От континента «Рейх» со скоростью горения термита не осталось ничего – две полоски приречной земли, безучастное серое зеркало Эльбы, над которой встречались, вонзались друг в друга, точно вилами в вилы, две воздушные армии двух белых рас, обгоняя на многие мили и дни свои танки, что еще упирались в бетонные надолбы и высокие брустверы трупов.

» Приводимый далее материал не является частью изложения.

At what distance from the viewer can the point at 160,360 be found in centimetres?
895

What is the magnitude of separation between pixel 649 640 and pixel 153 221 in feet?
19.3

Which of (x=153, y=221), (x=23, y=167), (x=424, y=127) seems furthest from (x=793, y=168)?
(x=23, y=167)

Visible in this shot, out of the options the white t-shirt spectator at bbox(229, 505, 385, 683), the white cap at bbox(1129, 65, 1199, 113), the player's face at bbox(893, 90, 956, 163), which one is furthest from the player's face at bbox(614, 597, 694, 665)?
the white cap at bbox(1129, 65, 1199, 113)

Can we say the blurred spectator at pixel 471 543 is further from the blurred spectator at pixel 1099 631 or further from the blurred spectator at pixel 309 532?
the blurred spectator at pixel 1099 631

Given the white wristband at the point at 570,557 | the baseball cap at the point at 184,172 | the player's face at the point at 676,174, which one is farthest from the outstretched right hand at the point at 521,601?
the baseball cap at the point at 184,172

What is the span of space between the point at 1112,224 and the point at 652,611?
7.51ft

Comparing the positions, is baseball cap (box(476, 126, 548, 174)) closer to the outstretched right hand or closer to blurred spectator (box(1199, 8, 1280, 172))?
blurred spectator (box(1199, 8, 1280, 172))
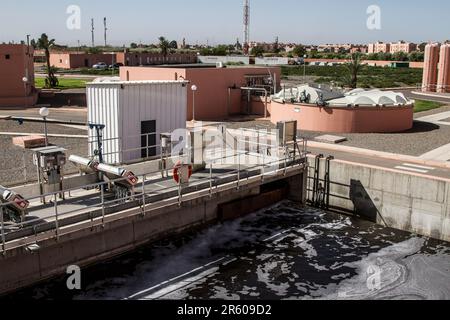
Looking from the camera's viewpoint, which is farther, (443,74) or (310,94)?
(443,74)

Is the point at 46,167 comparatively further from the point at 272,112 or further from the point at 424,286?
the point at 272,112

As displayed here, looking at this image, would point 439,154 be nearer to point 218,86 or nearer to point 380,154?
point 380,154

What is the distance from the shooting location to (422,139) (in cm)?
2584

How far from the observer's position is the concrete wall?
1670 cm

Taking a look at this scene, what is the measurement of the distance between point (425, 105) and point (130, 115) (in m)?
29.9

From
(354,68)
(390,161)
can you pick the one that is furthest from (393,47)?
(390,161)

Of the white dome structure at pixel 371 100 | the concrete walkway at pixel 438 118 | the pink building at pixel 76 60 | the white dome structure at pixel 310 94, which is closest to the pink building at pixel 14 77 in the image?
the white dome structure at pixel 310 94

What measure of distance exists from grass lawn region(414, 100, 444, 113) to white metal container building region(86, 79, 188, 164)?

Под сияющим куполом, в переполненной бездне, как под крышей амбара, облюбованного воробьиной ватагой, ежедневно творилось маскарадное светопреставление птиц, ураганный бедлам, удручающе однообразная какофония свитого из благих побуждений самолетного ада. Не знакомые ни с силуэтами, ни с окрасом встречавшихся чужеродных машин, ошалелые американцы и русские принимали друг друга – за нас. Стерегли, упреждали, заходили и рушились на неизвестные, каждой черточкой облика чуждые «тандерболты» – «Ла-5» – «томагавки» – «Як-9» – «мустанги», полосуя свободное, безраздельно им принадлежащее небо шерстистыми трассами, рассекая чужие-свои истребители напополам, сами тотчас теряя плавники, элероны, рули, испуская широкие белые струи гликоля, одеваясь боярскими шубами и ведьмачьими космами пламени, лишь в упор различая на вражеской туше огромные белые или красные пятиконечные звезды.
Вижу жирные точки сорока бомбовозов на десять часов, и быстрее, чем режу зазубренным голосом всех своих мальчиков, открывая им бритвой глаза на большой караван Fettenwagen[81], впереди, на двенадцать часов, двадцать градусов ниже, вызревает еще одна гроздь бронированных «фестунгов».